▶ **Article**
In the second aspect, we have a methodological option that consists, as Civiletto explains, in “combining proclamation and service together” because, in Jesus, these two terms “are indissolubly united,” even though Jesus himself “premised ‘practice on theory’”[10]. Cusmano cites various New Testament episodes in support of this methodological option of the Human Word. This is the case, first of all, of the Last Judgment (Mt 25:31-46), which is based on Works of Mercy and not on “empty theories, separated from practice” because He, the Human Word, “Eternal Wisdom of the Father, wanted to unite, indeed to premise practice to theory, ‘coepit facere et docere’”[11]. This is also the case with the Multiplication of the loaves (Lk 9:11-17), where “Jesus broke the bread to feed the crowds, and entrusted to the Apostles the mission of helping and serving them: Vos facite illos discumbere, vos date illis manducare[12]. This is the case, finally, of the Disciples of Emmaus (Lk 24:18-35), who had recognized Jesus, not at the explanation of the Scriptures, but at the breaking of the bread.

In short, Jesus began by doing and continued by proclaiming. Inspired by this method, according to the teaching of Cusmano, “if we want to make Jesus known, we must begin, not by teaching, but by doing. It is not enough for souls to listen”[13]. Behold, this is the true meaning of Christmas as a gift to the Poor; this is also the novum of the Morsel of the Poor, which is founded on the mystery of the Human Word and which should be raising, not only at Christmas, but every time and everywhere as a social paradigm against the globalization of indifference.

▶ **Aim a**
Pick out and copy every line of the listing that contains the word "located".
The passage has no connection to the listing that comes after it.

Records from a data source

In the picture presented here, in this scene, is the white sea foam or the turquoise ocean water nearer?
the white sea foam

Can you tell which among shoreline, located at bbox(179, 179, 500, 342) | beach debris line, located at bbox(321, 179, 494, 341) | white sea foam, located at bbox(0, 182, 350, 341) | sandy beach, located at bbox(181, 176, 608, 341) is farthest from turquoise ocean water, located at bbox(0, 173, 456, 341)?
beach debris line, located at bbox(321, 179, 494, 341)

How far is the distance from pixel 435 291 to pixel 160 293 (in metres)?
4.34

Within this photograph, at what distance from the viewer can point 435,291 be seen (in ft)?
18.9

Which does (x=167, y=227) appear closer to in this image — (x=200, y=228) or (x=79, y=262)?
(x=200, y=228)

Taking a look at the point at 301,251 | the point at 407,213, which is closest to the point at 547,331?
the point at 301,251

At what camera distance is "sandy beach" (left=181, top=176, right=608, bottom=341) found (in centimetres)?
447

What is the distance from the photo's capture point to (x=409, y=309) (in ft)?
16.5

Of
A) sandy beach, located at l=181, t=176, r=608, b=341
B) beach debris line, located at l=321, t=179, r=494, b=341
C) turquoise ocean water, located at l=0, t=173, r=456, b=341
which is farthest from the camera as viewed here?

▶ **Aim b**
For each statement, say whether it agrees with the passage on Cusmano's teaching, answering yes or no and quoting the words that decide it: (i) The Last Judgment is based on Works of Mercy. (ii) The Disciples of Emmaus recognized Jesus at the explanation of the Scriptures. (iii) Jesus began by proclaiming and continued by doing.

▶ **Complete output a**
Can you tell which among shoreline, located at bbox(179, 179, 500, 342) | beach debris line, located at bbox(321, 179, 494, 341) | white sea foam, located at bbox(0, 182, 350, 341) | sandy beach, located at bbox(181, 176, 608, 341) is farthest from turquoise ocean water, located at bbox(0, 173, 456, 341)?
beach debris line, located at bbox(321, 179, 494, 341)
A) sandy beach, located at l=181, t=176, r=608, b=341
B) beach debris line, located at l=321, t=179, r=494, b=341
C) turquoise ocean water, located at l=0, t=173, r=456, b=341

▶ **Complete output b**
(i) Yes: "which is based on Works of Mercy and not on “empty theories, separated from practice”"
(ii) No: "who had recognized Jesus, not at the explanation of the Scriptures, but at the breaking of the bread"
(iii) No: "In short, Jesus began by doing and continued by proclaiming."